> _Exercise objective_: The word to look for is "assets". Report every line of the entries below that has it.

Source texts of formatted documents
=====

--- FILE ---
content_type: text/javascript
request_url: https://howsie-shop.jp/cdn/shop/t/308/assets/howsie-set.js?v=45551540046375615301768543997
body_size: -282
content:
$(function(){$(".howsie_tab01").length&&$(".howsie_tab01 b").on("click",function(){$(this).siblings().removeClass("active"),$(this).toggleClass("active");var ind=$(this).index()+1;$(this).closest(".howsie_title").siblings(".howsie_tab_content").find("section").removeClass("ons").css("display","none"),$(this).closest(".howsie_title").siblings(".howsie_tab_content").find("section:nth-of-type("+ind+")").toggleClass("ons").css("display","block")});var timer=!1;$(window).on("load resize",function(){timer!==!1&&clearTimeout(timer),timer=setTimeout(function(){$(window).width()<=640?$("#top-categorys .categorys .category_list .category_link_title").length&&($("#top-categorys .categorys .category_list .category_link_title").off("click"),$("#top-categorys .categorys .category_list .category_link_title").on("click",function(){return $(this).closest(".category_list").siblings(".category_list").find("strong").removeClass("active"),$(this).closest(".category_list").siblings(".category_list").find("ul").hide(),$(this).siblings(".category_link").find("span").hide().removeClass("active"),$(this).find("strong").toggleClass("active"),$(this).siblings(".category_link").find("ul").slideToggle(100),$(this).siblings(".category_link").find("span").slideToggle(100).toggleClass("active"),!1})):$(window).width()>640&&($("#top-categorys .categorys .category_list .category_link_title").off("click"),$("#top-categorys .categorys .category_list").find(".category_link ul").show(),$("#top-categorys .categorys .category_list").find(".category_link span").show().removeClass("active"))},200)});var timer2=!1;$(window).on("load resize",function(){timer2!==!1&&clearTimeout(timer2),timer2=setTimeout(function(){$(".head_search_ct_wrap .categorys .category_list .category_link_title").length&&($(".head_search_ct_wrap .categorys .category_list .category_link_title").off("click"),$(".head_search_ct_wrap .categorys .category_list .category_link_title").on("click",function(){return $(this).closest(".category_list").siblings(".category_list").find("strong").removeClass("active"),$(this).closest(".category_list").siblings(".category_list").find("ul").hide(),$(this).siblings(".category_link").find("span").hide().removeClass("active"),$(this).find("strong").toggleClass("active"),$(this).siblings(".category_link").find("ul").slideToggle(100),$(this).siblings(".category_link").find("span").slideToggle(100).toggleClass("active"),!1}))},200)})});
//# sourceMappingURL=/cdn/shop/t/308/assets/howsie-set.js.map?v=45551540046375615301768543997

=====

> _Output of the task_:
request_url: https://howsie-shop.jp/cdn/shop/t/308/assets/howsie-set.js?v=45551540046375615301768543997
//# sourceMappingURL=/cdn/shop/t/308/assets/howsie-set.js.map?v=45551540046375615301768543997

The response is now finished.